IN CERCA DI GIUSTIZIA
Di più. Questi nostri fratelli mai hanno mostrato né fatto valere rancore nei confronti di chi li aveva cacciati da casa loro. Chiedevano e chiedono solo “giustizia”. Le loro lacrime mai hanno riempito gli studi televisivi, a cui per anni i sopravvissuti e le loro famiglie si sono sottratti con discrezione. Anche nel dolore essi hanno dato prova di un’italianità esemplare: gente che non protestava, che non dava la colpa agli altri dei propri e terribili guai subìti, che non s’inventava partiti per lucrare voti sulla sofferenza. Solamente e nient’altro che un grande, infinito rispetto, dunque, possiamo noi oggi restituire ai vivi e ai morti, chiedendo scusa d’essere arrivati così tardi a “comprendere” e a “condividere” la vicenda.

L’OPERA DI CRISTICCHI
È quel che ha fatto Simone Cristicchi con lo spettacolo “Magazzino 18”, andando a spulciare, per poi narrare, le cose senza nome e senza numeri, ma da oggi con nuova anima, abbandonate dagli esiliati in quel disperato magazzino di Trieste. Cristicchi ha dato voce e senso a una storia che è rimasta muta per decenni. L’artista, che non ha ancora trentasette anni, ha potuto e saputo più degli storici paludati, perfino, che poco o niente hanno voluto ricordare di quell’esodo alla frontiera, voltando per anni la testa e la penna dall’altra parte. Il giovane Cristicchi ha potuto e saputo più dei politici navigati, mondo al quale non appartiene. E si vede, e si sente: libero artista in libero Stato.

SCOPERTA TARDIVA
Un mondo, quello politico, che ha scoperto l’esilio e le foibe solo in tarda Repubblica quando, con legge del 2004, fu proclamato “giorno del ricordo” il 10 febbraio, anniversario del Trattato di Pace che staccò dall’Italia quei territori italiani.
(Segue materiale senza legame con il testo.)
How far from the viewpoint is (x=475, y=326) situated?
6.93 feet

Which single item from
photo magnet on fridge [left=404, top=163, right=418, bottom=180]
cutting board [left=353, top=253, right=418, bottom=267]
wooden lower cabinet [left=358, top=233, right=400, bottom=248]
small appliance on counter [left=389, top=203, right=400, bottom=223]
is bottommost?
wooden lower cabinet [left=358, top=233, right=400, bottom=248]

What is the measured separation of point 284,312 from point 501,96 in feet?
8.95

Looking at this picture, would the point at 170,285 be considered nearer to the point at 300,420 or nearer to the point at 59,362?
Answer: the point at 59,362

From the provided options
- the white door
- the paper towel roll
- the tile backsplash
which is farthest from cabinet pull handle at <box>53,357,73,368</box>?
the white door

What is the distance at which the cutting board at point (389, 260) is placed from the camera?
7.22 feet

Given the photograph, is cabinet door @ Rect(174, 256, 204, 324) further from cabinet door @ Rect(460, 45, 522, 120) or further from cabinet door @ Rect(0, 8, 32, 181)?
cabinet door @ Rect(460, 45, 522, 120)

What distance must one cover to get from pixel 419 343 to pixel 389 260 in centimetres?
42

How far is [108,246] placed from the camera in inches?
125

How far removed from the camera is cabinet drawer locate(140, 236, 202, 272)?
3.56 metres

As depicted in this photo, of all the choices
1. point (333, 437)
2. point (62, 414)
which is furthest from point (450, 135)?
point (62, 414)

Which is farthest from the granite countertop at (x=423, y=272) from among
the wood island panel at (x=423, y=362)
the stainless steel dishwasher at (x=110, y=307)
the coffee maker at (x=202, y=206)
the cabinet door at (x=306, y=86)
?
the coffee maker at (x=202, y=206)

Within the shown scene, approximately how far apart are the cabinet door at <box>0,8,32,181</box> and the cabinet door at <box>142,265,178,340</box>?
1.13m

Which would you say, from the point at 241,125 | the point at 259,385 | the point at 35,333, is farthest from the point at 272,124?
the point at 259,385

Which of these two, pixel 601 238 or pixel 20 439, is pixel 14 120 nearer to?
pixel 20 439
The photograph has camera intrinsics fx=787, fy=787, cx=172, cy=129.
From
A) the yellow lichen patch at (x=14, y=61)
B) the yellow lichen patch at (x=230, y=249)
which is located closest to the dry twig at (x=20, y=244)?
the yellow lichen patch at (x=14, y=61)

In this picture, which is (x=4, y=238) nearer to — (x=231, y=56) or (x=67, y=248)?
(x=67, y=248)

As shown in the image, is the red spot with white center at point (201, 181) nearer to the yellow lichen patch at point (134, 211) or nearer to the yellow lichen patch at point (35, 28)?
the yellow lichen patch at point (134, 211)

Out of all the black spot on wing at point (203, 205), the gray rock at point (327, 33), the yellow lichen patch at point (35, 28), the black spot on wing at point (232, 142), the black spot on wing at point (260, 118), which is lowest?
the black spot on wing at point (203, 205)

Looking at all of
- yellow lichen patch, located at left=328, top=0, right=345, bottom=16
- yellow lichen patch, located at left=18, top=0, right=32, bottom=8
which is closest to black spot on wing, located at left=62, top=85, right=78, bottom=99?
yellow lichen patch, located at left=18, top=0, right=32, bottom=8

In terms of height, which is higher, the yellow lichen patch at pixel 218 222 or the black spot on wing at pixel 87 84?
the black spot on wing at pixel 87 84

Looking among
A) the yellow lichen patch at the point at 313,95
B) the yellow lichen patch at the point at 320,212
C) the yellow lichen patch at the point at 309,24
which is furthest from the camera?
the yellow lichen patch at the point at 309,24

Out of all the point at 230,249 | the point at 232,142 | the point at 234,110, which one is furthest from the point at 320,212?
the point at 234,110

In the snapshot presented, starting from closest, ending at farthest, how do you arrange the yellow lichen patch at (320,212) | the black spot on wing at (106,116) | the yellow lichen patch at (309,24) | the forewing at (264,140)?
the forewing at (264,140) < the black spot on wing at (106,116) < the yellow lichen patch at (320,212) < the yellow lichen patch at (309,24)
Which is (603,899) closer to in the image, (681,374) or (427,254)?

Da allora l’esilio e le foibe sono tornati nella nostra storia nazionale. E ogni volta la cerimonia al Quirinale rende omaggio alla memoria dei vinti e innocenti troppo a lungo dimenticati. Il tesoro della memoria.
Perciò la polemica che si è scatenata contro Cristicchi e riportata dal “Tempo”, con chi sollecita la cacciata dell’artista dall’Anpi reo non si capisce di che cosa, non è né giusta né sbagliata: è semplicemente incomprensibile.
La verità non può far male, neanche settant’anni dopo. Neanche quand’è raccontata con forza e dolcezza per non dimenticare.